A very interesting idea given by the authors is to tailor MMOG to fit elderly people's interests. Through knots of such an MMOG, elderly people could meet new players with whom they could share topics of mutual interest and participate in activities that provide mental stimulation. Hospitalized people could also benefit from MMOG knots. I recently read about the Compuserve story of Joan and Alex on Yann Leroux's blog: in the 1980's Joan has had a severe car accident leaving her disfigured and in a rolling chair. She decides to participate in the Compuserve forums and shortly becomes a model for her pugnacity. However, behind Joan was actually Alex, a prominent Jewish New York psychiatrist in his early fifties according to meatballwiki.org. This story makes me think that MMOG for specific "weak" populations (elderly fighting dementia or hospitalized children) can lead to many identity deception cases, and maybe cause particularly big trouble among these "weak" populations.

Playing WoW: escaping or increasing offline relations

The authors argue that sometimes players enjoy the virtual world because they want to escape the real one. A player acknowledges that playing WoW has made [him] less social in real life. Another explains that she uses the game as a break from real life: Her in-game friends were refreshingly casual and she sometimes likes to go and play alone.

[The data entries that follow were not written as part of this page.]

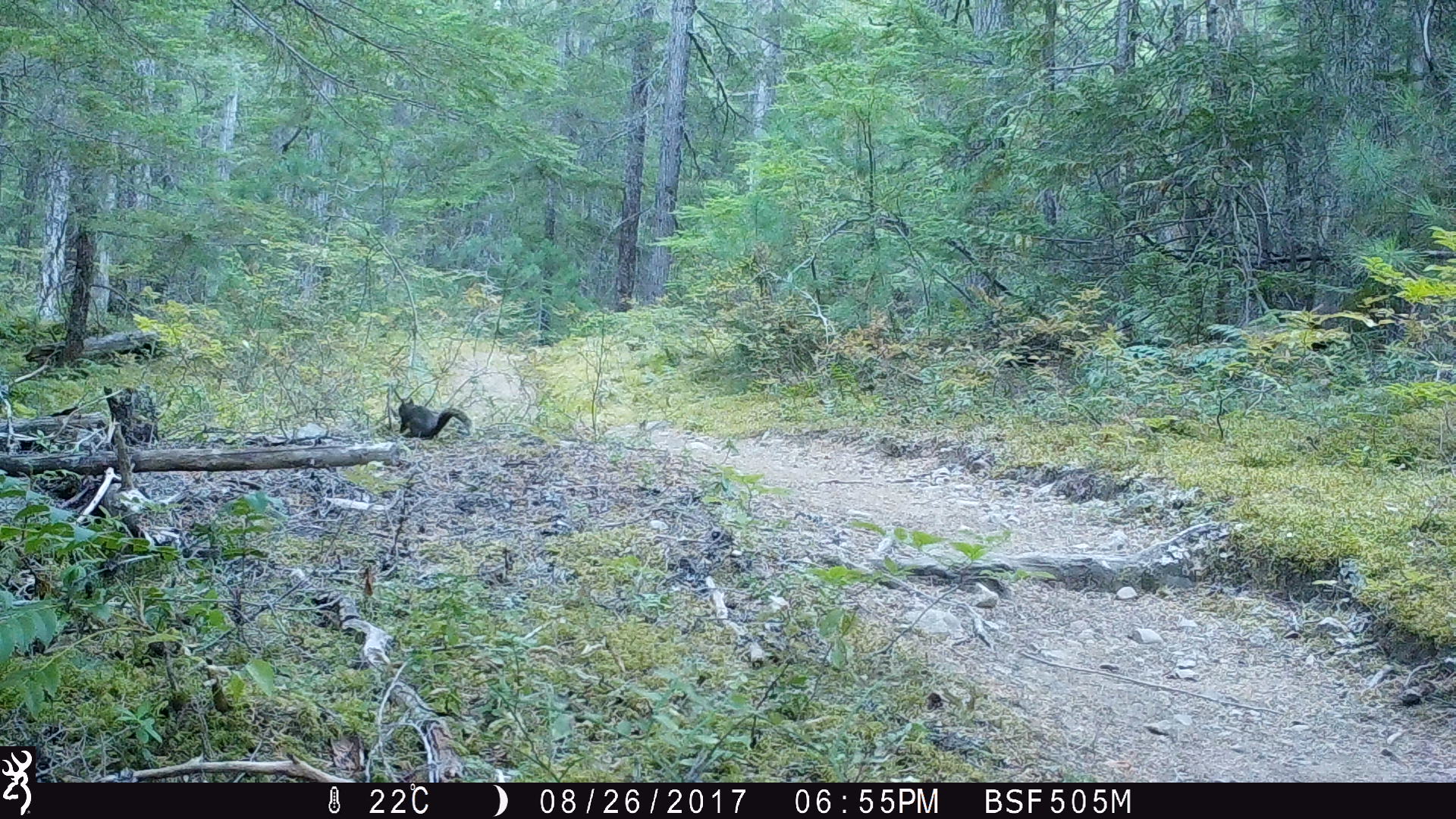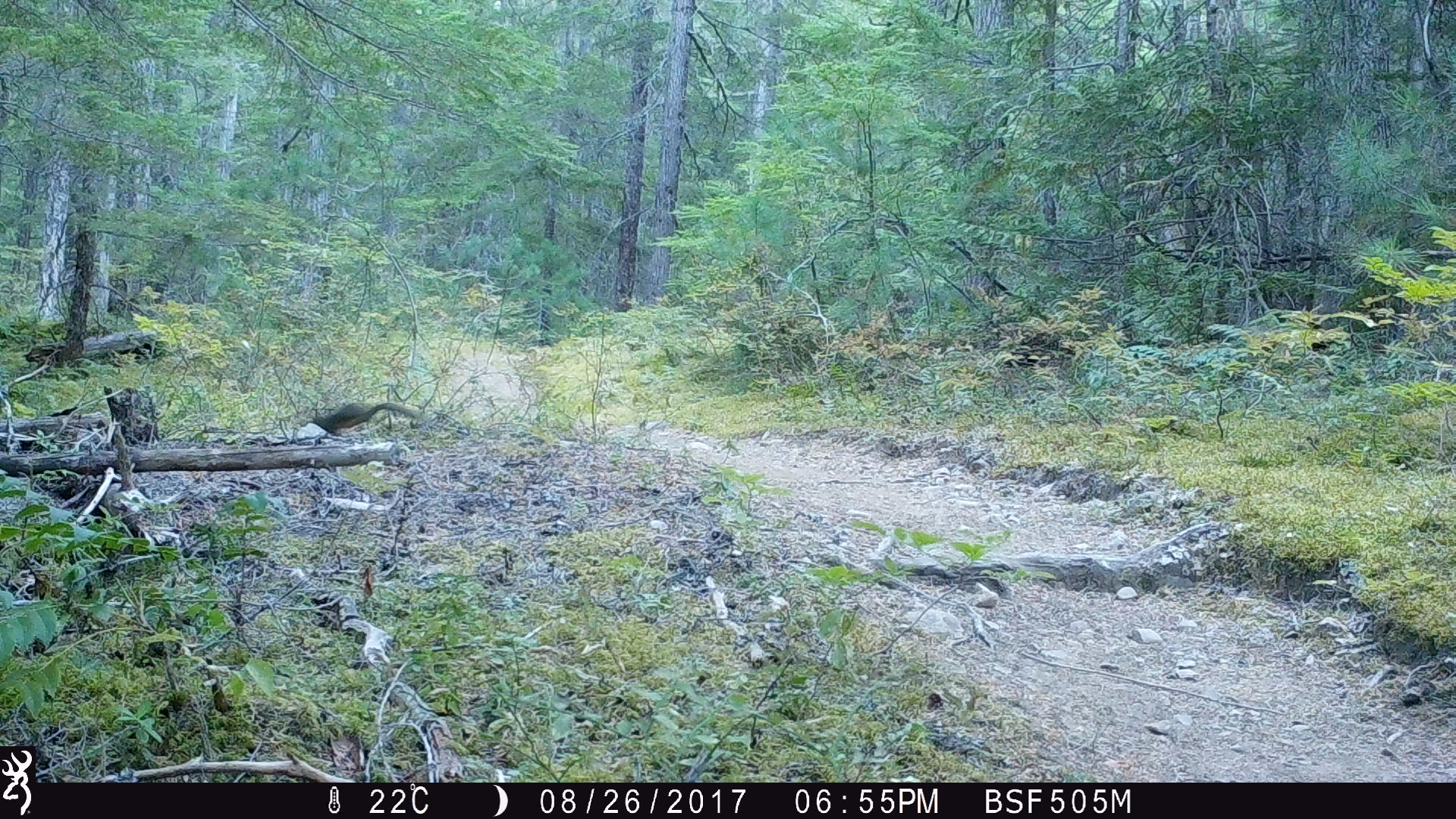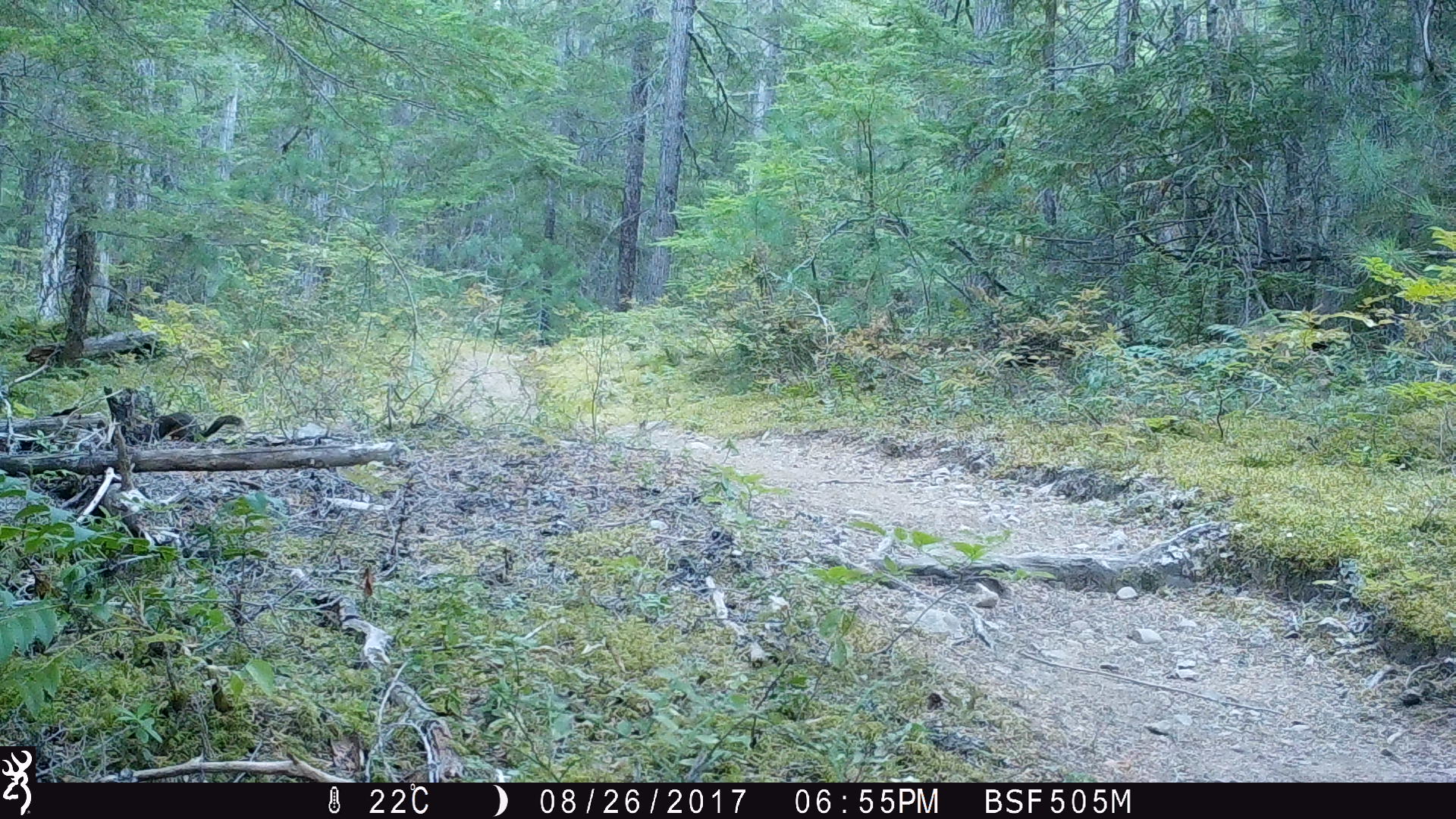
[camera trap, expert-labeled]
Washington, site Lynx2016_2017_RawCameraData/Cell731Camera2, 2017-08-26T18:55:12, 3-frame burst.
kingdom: Animalia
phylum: Chordata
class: Mammalia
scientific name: Mammalia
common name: small mammal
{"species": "small mammal (Mammalia)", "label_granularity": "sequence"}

On the other hand, the authors suggest that sometimes, playing WoW increases offline relations. They give examples of people of the same family playing together. One mother was thrilled to play with her son who lives in another state. For another mother, playing WoW with her children was just another shared activity. A third mother uses WoW to teach her children typing and mathematics. A brother explained that playing WoW with his much older brother made them share a common discussion topic.

The very last sentence of the paper suggests that WoW joins a long tradition of card and board games in which family and friends of different ages and genders may play together. Is WoW the new Monopoly? Ironically, according to an interview she gave to the Department of Informatics of UCI, Monopoly is the last game Nardi played before trying WoW.